By default, images with different size are considered identical if the larger image contains only unallocated and/or zeroed sectors in the area after the end of the other image. In
addition, if any sector is not allocated in one image and contains only zero bytes in the second one, it is evaluated as equal. You can use Strict mode by specifying the -s option.
When compare runs in Strict mode, it fails in case image size differs or a sector is allocated in one image and is not allocated in the second one.
By default, compare prints out a result message. This message displays information that both images are same or the position of the first different byte. In addition, result message
can report different image size in case Strict mode is used.
Compare exits with 0 in case the images are equal and with 1 in case the images differ. Other exit codes mean an error occurred during execution and standard error output should
contain an error message. The following table sumarizes all exit codes of the compare subcommand:
0 Images are identical
1 Images differ
2 Error on opening an image
3 Error on checking a sector allocation
4 Error on reading data
convert [-c] [-p] [-f fmt] [-t cache] [-O output_fmt] [-o options] [-s snapshot_name] [-S sparse_size] filename [filename2 [...]] output_filename
Convert the disk image filename or a snapshot snapshot_name to disk image output_filename using format output_fmt. It can be optionally compressed ("-c" option) or use any format
specific options like encryption ("-o" option).
Only the formats "qcow" and "qcow2" support compression. The compression is read-only. It means that if a compressed sector is rewritten, then it is rewritten as uncompressed data.
──────────────────────────────
- _Complete the following_:
1) According to the disk image documentation, which formats support compression?
2) Transcribe part of the disk image documentation, beginning at the words "By default, images" and stopping after "mode is used.".

(Rows from a dataset)
──────────────────────────────
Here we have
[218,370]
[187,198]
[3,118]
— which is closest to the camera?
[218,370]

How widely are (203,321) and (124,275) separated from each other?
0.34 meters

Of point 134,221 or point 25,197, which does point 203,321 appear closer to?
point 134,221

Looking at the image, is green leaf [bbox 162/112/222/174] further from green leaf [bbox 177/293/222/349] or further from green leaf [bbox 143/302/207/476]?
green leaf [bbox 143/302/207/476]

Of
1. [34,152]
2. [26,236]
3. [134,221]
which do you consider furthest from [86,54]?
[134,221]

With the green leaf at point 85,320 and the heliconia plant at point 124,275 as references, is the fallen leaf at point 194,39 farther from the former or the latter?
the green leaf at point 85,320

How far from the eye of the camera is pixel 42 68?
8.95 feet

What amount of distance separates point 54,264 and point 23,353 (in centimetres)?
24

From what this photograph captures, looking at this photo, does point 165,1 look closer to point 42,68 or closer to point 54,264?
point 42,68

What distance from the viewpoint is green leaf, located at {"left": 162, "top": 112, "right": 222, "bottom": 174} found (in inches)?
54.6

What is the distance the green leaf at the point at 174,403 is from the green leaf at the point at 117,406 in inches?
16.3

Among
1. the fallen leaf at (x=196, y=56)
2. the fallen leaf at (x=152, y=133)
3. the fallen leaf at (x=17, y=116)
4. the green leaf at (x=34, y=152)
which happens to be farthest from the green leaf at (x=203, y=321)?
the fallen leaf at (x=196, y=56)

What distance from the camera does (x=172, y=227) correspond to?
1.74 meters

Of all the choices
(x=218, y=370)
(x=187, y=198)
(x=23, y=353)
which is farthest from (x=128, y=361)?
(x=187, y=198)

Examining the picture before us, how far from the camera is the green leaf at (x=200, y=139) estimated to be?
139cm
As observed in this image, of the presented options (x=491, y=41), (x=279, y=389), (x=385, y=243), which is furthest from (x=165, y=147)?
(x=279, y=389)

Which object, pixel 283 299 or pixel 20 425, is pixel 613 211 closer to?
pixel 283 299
──────────────────────────────
- _Solved problems_:
1) Only the "qcow" and "qcow2" formats support compression.

2)
By default, images with different size are considered identical if the larger image contains only unallocated and/or zeroed sectors in the area after the end of the other image. In
addition, if any sector is not allocated in one image and contains only zero bytes in the second one, it is evaluated as equal. You can use Strict mode by specifying the -s option.
When compare runs in Strict mode, it fails in case image size differs or a sector is allocated in one image and is not allocated in the second one.
By default, compare prints out a result message. This message displays information that both images are same or the position of the first different byte. In addition, result message
can report different image size in case Strict mode is used.